Kenapa personil slipknot tuh pada pake topeng serem…?
Karena…
Karena gosipnya, para personil slipknot punya tampang yang nggak banget sebagai rocker (baca: culun). Dengan tampang yang culun itu, mereka akan sangat kesulitan sekali menularkan emosinya ke penonton. Mereka pasti tidak akan merasa percaya diri untuk jumpalitan di atas panggung sambil berteriak. Mereka ingin sebuah totalitas dalam performansinya.
Walaupun dalam sebuah seni yang layaknya dinikmati adalah karyanya, bukan senimannya. Secara objektif kita bisa menentukan siapa yang berhak diapresiasi. Tidak ada dikotomi dalam hal mengapresiasi. Karya seni adalah bagian dari seniman itu sendiri.
Topeng dalam kontemplasi.
Dalam seni tari tradisional, topeng telah digunakan dalam banyak pertunjukan lokal. Topeng cirebon misalnya, dalam suatu pementasan digunakan banyak ragam topeng yang mereprentasikan siklus kehidupan manusia. Dari topeng bayi, anak-anak, pemuda, dewasa, sampai tua.
Dalam pantomim, wajah-wajah para pemain diberikan garis-garis terang disekitar mata dan mulut mereka agar penonton bisa notice terhadap peran yang mereka mainkan. Tunggu dulu.. biar notice? Haha, dalam kehidupan nyata sekalipun, kita tidak bisa memungkiri kalau sebenarnya kitapun ingin membangun eksistensi pribadi lewat hal-hal yang bisa kita ‘tunjukkan’ kepada dunia.
Slipknot memang membutuhkan topeng untuk mendukung penampilan mereka, dan barangkali kita juga harus membutuhkan topeng mereka agar bisa menikmati musik mereka secara total—seandainya wajah mereka memang benar-benar culun.

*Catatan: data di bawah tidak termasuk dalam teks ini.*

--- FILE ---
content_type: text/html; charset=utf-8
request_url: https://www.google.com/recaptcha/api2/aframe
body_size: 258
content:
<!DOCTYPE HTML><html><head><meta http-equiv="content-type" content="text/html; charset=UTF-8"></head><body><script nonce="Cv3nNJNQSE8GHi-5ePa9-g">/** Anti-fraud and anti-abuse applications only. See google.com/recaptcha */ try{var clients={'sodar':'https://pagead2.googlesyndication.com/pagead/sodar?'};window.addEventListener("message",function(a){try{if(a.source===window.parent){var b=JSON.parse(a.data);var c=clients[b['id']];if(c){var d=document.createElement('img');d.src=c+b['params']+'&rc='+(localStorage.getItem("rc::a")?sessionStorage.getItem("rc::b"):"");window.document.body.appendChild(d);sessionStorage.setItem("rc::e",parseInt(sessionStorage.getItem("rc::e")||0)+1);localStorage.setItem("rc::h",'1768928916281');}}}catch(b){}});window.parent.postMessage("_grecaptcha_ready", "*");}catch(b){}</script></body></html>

Ibarat profile handphone, topeng bisa kita gunakan secara temporer dalam kondisi yang tepat. Kan ngga bagus juga kalo setting-an defaultnya kita seorang sanguinist tapi tetap memaksa untuk vokal dalam kondisi yang selayaknya diam. Adaptasi itu penting. Tapi saya lebih menyebutnya ke istilah alter ego ketimbang topeng. Topeng memang bisa menawarkan keamanan dan kenyamanan, tapi semu.